Wednesday, November 9, 2011

with love from my muse

So you're waiting for inspiration? You think stories will just come to you and characters will whisper in your ear? That's very nice. Good luck with that.

I hate to be the one to break it to you, but no one is going to come knocking. There will be no story waiting on your step when you open the door, ready for you to unwrap. It never happens like that. Well, maybe it does. But I'll tell you right now you are on no one's mailing list. So sorry.

Maybe you've heard? Inspiration is a myth. All that you'll find is this: work. What? You don't have time for that? You need to learn more about writing fiction before you can actually write it? You have no ideas? Nothing to write about?

The ink in your pen is all dried up because you never use it. You're not trying.

Consider this. You are surrounded by ideas. Something like 6 billion of them. They walk past you every day. You see them. You hear about them. They talk to you. Listen. Watch. You will find ideas peeking out from under every rock if you just turn them over.

Forget about anything as grand as plot for now. You're not ready for that.

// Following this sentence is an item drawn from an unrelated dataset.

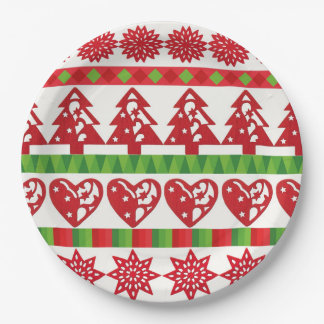 Christmas symbols paper plate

You need to learn how to enter someone's head. Breathe life into the dead. And follow their paths and their reasons for being in the light and in the dark with no one noticing you are there.

Do that, and then we'll talk. We'll see.


Okay, I heard you. Point taken. No more whining. No more putting it off. No more waiting for the gift that isn't going to come. Time to write. About you. And you. And you. And maybe a little bit of me. 

So if you tell me about your day, I'm warning you. You might end up in my notebook. 

But don't worry, I'm just practicing.